J’ai marché dans le vide, et je ne suis pas tombé

Je le confesse : j’ai pris un certain plaisir au malheur. Je me souviens encore, dans ma vingtaine, de ces nuits passées à coucher sur le papier mes douleurs et mes excès. Avec du recul, je vois d’ailleurs à quel point elles étaient en quelque sorte mon fond de commerce : qu’aurais-je eu d’intéressant à écrire si, comme tant d’autres avant moi, je n’avais pas pu puiser à l’encre de la souffrance ? Il faut souffrir parait-il pour écrire en profondeur et rejoindre le cœur d’autres âmes, torturées comme la mienne ou supposées comme telles, et s’abreuvant finalement à la même source d’eaux troubles. Car on est bien ensemble, nous les poètes maudits ! Nous les écorchés vifs ! On s’alimente les uns-les autres de la noirceur du monde. Le bonheur a quelque chose de suspect. J’ai d’ailleurs longtemps cru qu’il fallait n’avoir pas de cœur pour être heureux.

D’une certaine manière on s’y plait, dans ce monde de douleur. La souffrance y est pourtant bien réelle. Mais elle est aussi trop souvent d’une complaisance coupable vis-à-vis d’elle-même. Et c’est un piège redoutable que celui-là, parce que si personne ne fait irruption dans ce monde clos on peut y rester enfermé toute une vie.

Nous sommes plongés tout entier dans la pénombre, et la lumière qui nous atteint semble si ténue et sporadique qu’on en vient à croire qu’elle n’est qu’illusion. Nous sommes sans vis-à-vis, dans l’impossibilité d’observer notre propre visage. Il faut pourtant, et urgemment, briser cette spirale abjecte. Il faut oser regarder le mal en face. Mais comment faire ?

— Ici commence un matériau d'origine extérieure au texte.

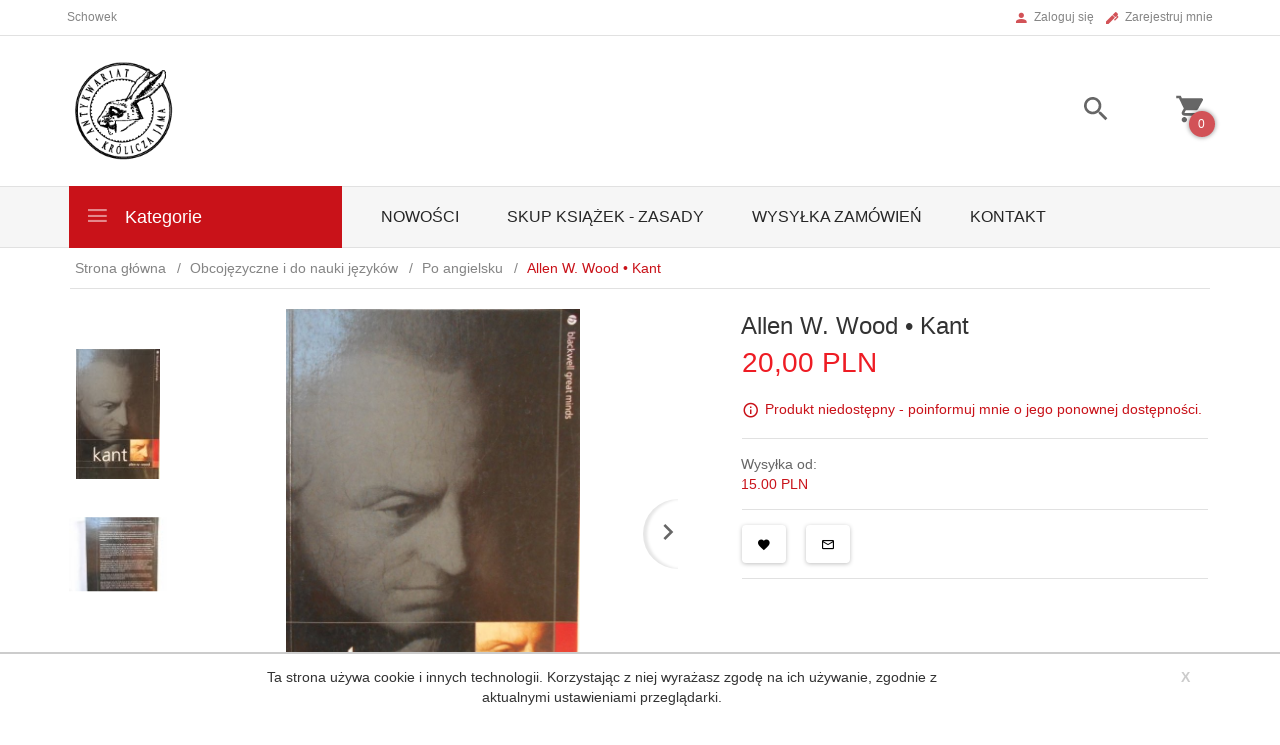

--- FILE ---
content_type: text/html; charset=UTF-8
request_url: https://kroliczajama.pl/ajax/info/mis/
body_size: -14
content:
{"misId":"548e4d1ba8c4b19279d9dacbcb8c3549"}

Il faut une main puissante pour nous sortir de là. Il faut que la lumière surgisse, fasse irruption dans nos ténèbres. Il faut quelqu’un qui vienne briser, d’un seul coup, le doux ronron de nos angoisses. Il faut quelqu’un qui nous fasse perdre l’équilibre avec le risque que cela comporte de tomber du mauvais côté.

Je me rappelle de la sensation vécue lorsque Jésus est venu me bousculer. Il y avait cette sensation de vertige : le seul chemin possible était celui du vide. Je devais marcher dans le vide, avec pour seule assurance la promesse du Christ de ne pas me laisser tomber. Il fallait la foi, la foi seule dans la Parole donnée. Je savais que je jouais là ma dernière carte. C’était ça ou une vie misérable les doigts plantés dans la terre pour ne pas sombrer dans le précipice qui m’appelait tout entier. Alors, j’ai lâché la terre. J’ai desserré l’étreinte de mes doigts. Je me suis levé, et j’ai dit « oui » au Christ.

J’ai marché dans le vide, et je ne suis pas tombé.